Future-ready strategies
The current spread of education and skills across
generations and the expected future trajectory of jobs point
to particular strategies for the region to ensure that it is
prepared for the labour markets of the future.
Recent World Economic Forum research on Realizing
Human Potential in the Fourth Industrial Revolution,
developed through in-depth consultation with leading
experts and practitioners, recommends a number of levers
for creating stronger education systems, including: 1)
expanded access to early-childhood education; 2) ensuring
the ‘future-readiness’ of curricula; 3) investing in developing
and maintaining a professionalized teaching workforce; 4)
early exposure to the workplace and career guidance; 5)
investing in digital fluency and ICT literacy skills; 6) providing
robust and respected technical and vocational education
and training (TVET); 7) creating a culture of lifelong learning;
and 8) openness to education innovation.26
All eight areas apply to the region and it must ensure that
access is universal, leadership of reforms is drawn from
multiple sectors and that new education systems are
designed for the long-term, while maintain agility to cope
with the constant pace of change.
This section highlights four particular areas for strategic
focus: ensuring the ‘future-readiness’ of curricula,
especially through a focus on STEM fields; investing in
digital fluency and ICT literacy skills; providing robust and
respected technical and vocational education and training
(TVET); and creating a culture of lifelong learning including
the provision of adult training and upskilling infrastructure.

Education and skills across generations
Sub-Saharan Africa has among the lowest number of years
of formal education amid its older generations, although
this data does not account for alternative modes of learning
such as informal apprenticeships, learning on the job and
traditional knowledge systems that have provided learning
and training opportunities for millions of working-age
Africans with little formal, curriculum-based qualifications
(Figure 9).10 In younger cohorts, extensive investment
in education has vastly improved the composition of
education and skills in the region. As documented in the
African Union’s recently adopted Continental Education
Strategy for Africa 2016–2025, the overall pyramid of
African education as it stands shows a fairly broad base,
at 79% adjusted net enrolment in primary school (up from
59% little more than a decade ago) – equivalent to 144
million African school-age children now accessing primary
education. However, enrolment at secondary level drops to
50% and only 7% of young people are enrolled in tertiary
education

Overall, Sub-Saharan Africa’s younger generations are
considerably more educated—with much higher productive
employment potential—than their predecessors (Figure 10).

* _EXERCISE A_: According to the passage on future-ready education strategies, what share of young people in the region are enrolled in tertiary education?
* _EXERCISE B_: List every lever that the passage on future-ready education strategies cites from World Economic Forum research for creating stronger education systems.
* _EXERCISE C_: Reproduce the passage on future-ready education strategies word for word from "Recent World Economic" to "career guidance; 5)".

* _EXCERPTED DATA_:
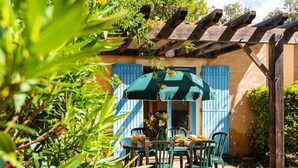 A patio with outdoor furniture, a pergola, and a building with blue shutters. - Family Maisonette in Provence (Les Mathes)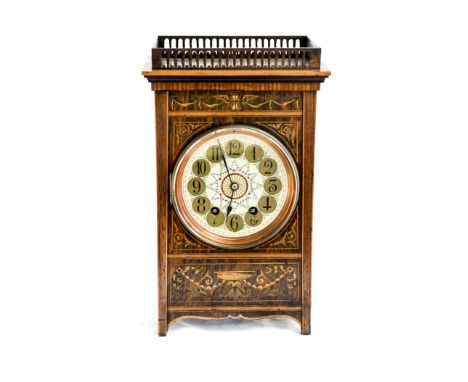 An Edwardian rosewood and marquetry mantle clock, the five inch enamel dial with Arabic numerals and garland decoration, in t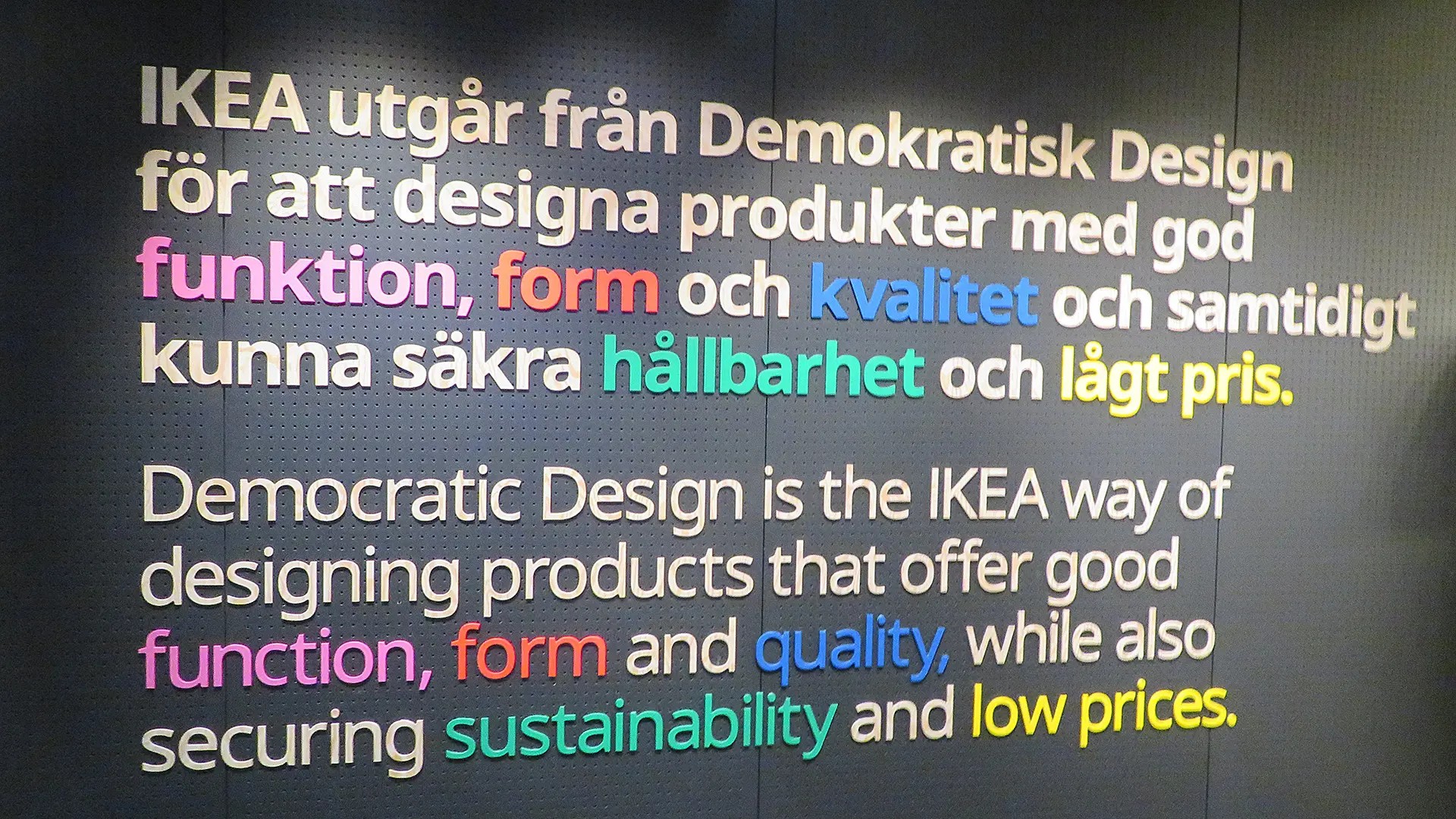 White text on a black wall describing IKEA's cornerstones of design. These words are written in different colors.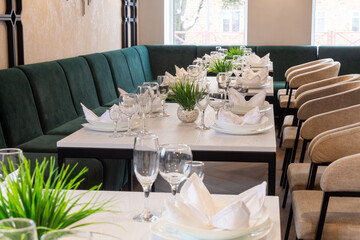 Modern interior of urban restaurant or cafe with dining places.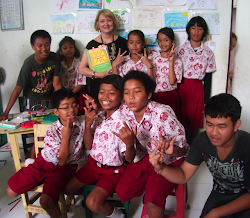 Sharing THE  POETRY FRIDAY ANTHOLOGY with kids in Bali!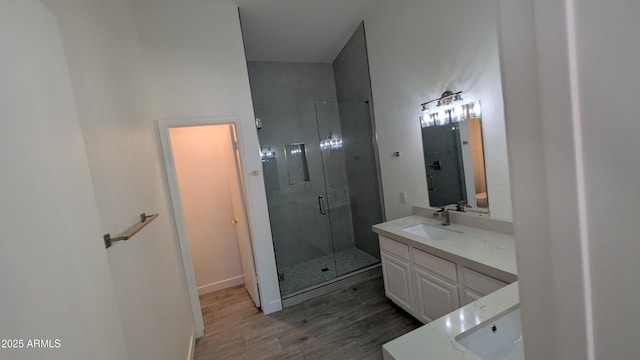1044 N Arvada N, Mesa, AZ 85205 - bathroom with vanity, wood finished floors, and a stall shower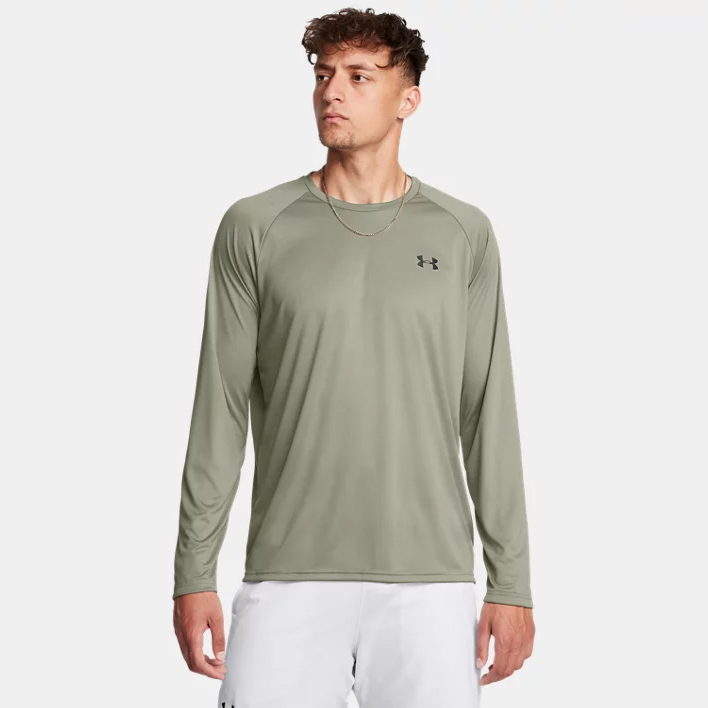 A man is wearing a long-sleeved olive green athletic shirt with a small black logo on the chest.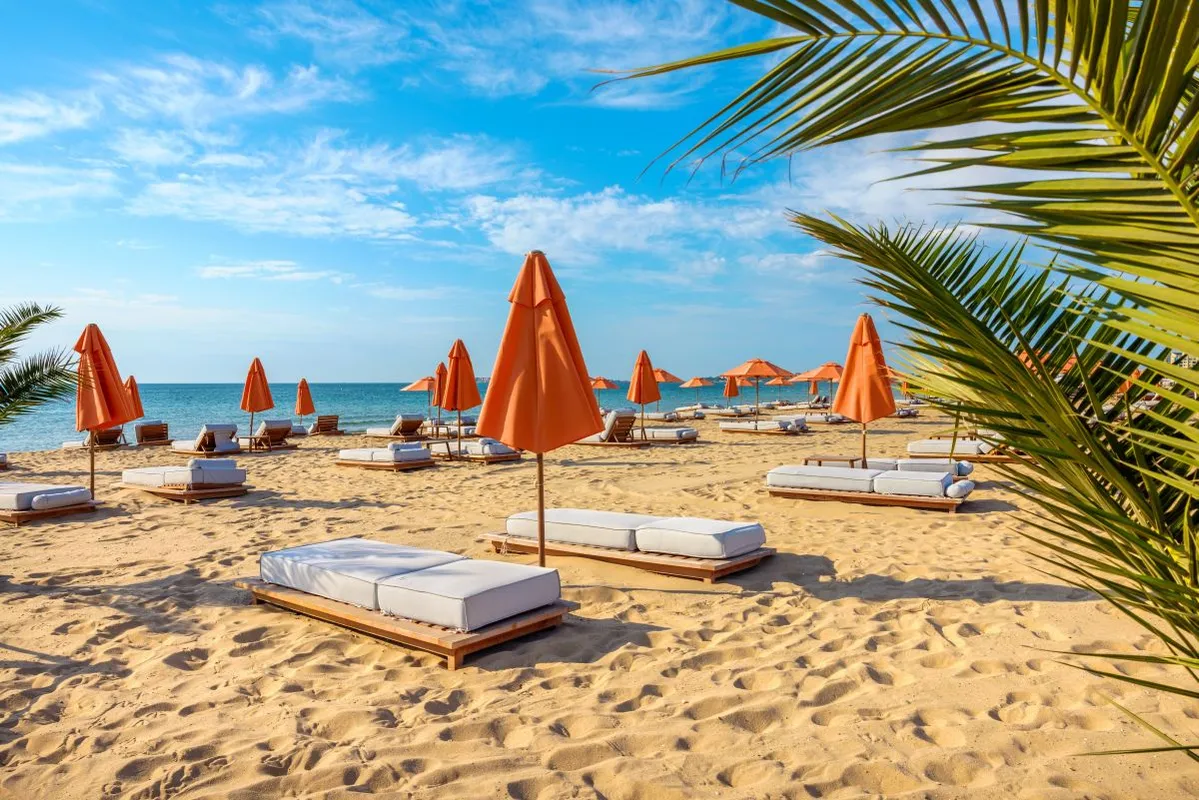 Beach,Deckchairs,With,Orange,Umbrellas,At,Sunny,Beach.,Bulgaria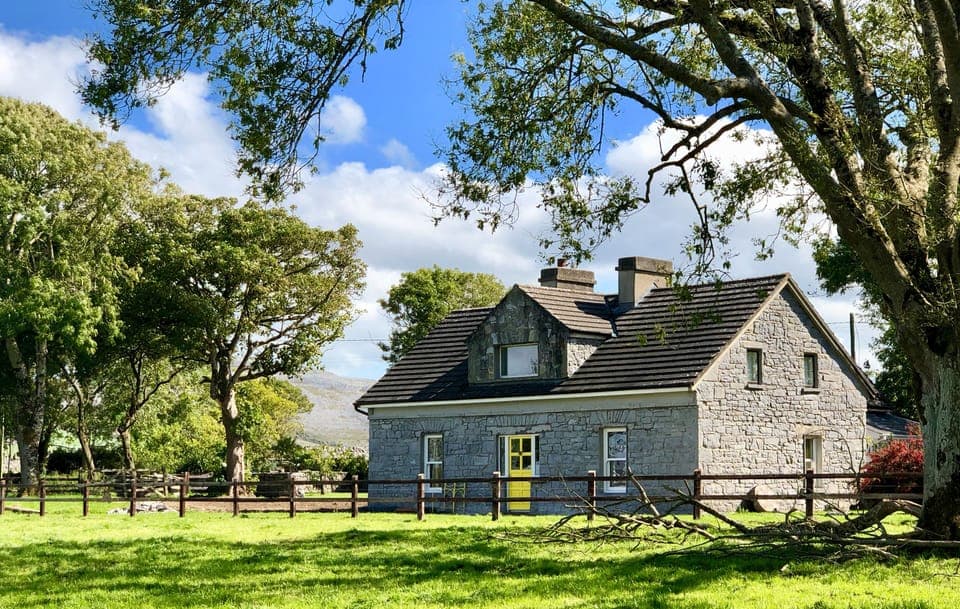 Bayfield House taken from the field in front with the Burren Hills behind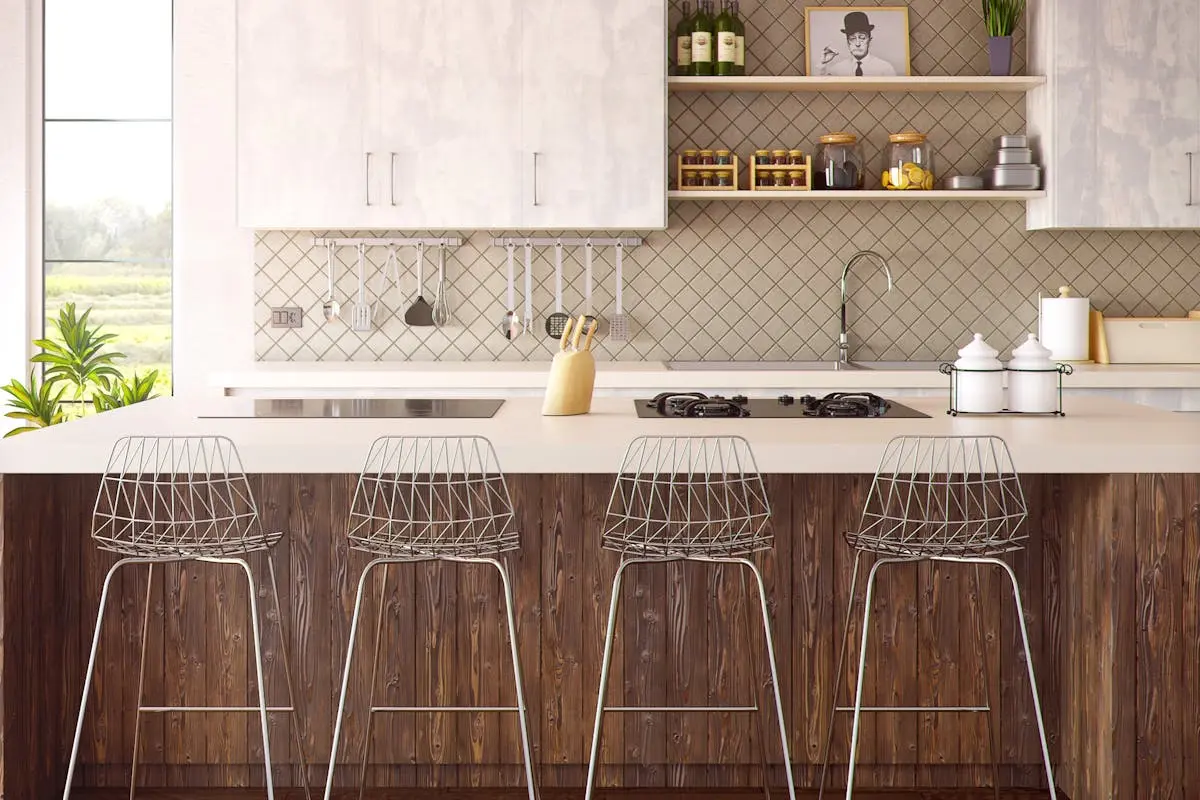 Four Gray Bar Stools in Front of Kitchen Countertop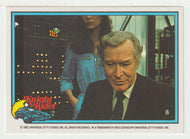 Devon Miles Considering The Case - Knight Rider (Trading Card) # 8 - 1983 Donruss - Mint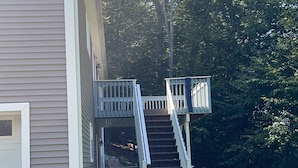 A two-story building with a covered outdoor staircase leading to a deck. - Cozy, comfy,quiet &close to casinos (Montville)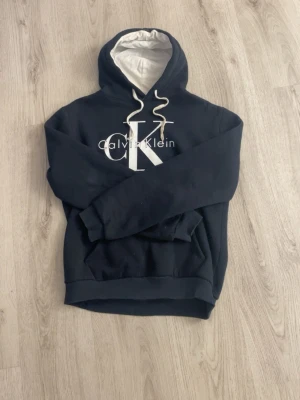 Svart hoodie från Calvin Klein - Snygg svart hoodie från Calvin Klein med stor vit CK-logga och text på bröstet. Hoodien har vit dragsko och fodrad huva i vitt tyg. Klassisk känguruficka framtill och ribbade muddar vid ärmar och nederkant. Perfekt för en avslappnad och trendig look.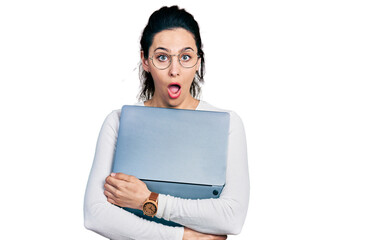 Fototapeta premium Young hispanic woman working using computer laptop afraid and shocked with surprise and amazed expression, fear and excited face.
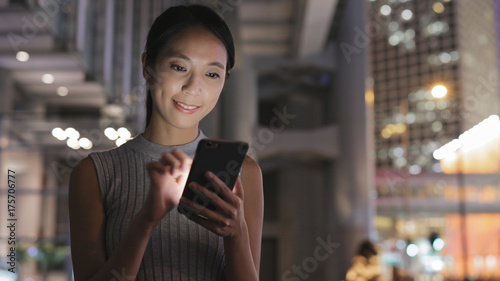 Woman looking at mobile phone in city at night
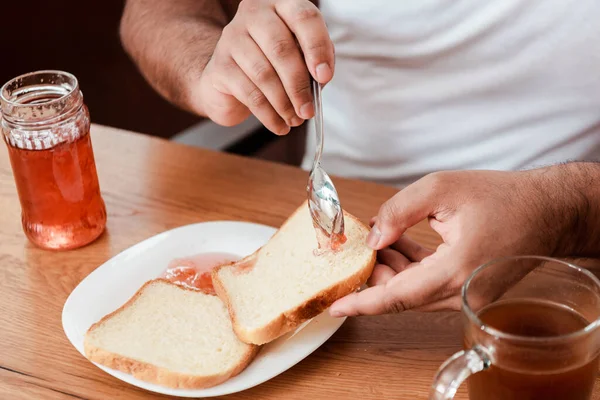 Vista recortada del hombre afroamericano sosteniendo cuchara con mermelada dulce cerca de pan tostado en el plato - foto de stock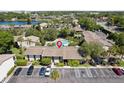 Aerial view of community featuring ample parking, landscaping, and a beautiful pool for relaxation at 200 Maitland Ave # 28, Altamonte Springs, FL 32701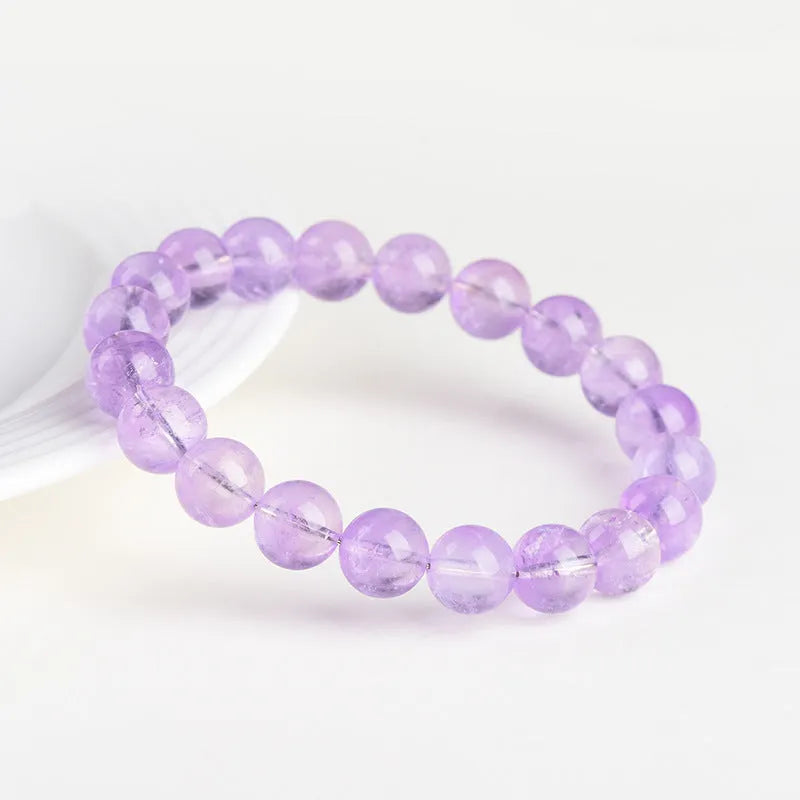 Lavender amethyst bracelet with geometric round beads showing water ripple design in cream body or transparent colour options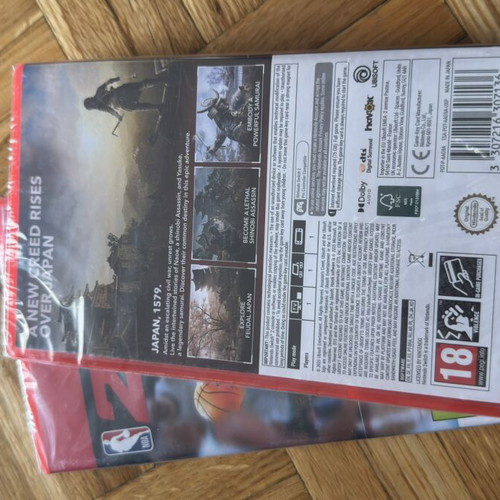 Nintendo Switch 2 games package NBA 2K26 and Assassin's Creed Shadows, sealed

* _EXERCISE RESULT A_: 7%

* _EXERCISE RESULT B_:
1) Expanded access to early-childhood education
2) Ensuring the ‘future-readiness’ of curricula
3) Investing in developing and maintaining a professionalized teaching workforce
4) Early exposure to the workplace and career guidance
5) Investing in digital fluency and ICT literacy skills
6) Providing robust and respected technical and vocational education and training (TVET)
7) Creating a culture of lifelong learning
8) Openness to education innovation

* _EXERCISE RESULT C_:
Recent World Economic Forum research on Realizing
Human Potential in the Fourth Industrial Revolution,
developed through in-depth consultation with leading
experts and practitioners, recommends a number of levers
for creating stronger education systems, including: 1)
expanded access to early-childhood education; 2) ensuring
the ‘future-readiness’ of curricula; 3) investing in developing
and maintaining a professionalized teaching workforce; 4)
early exposure to the workplace and career guidance; 5)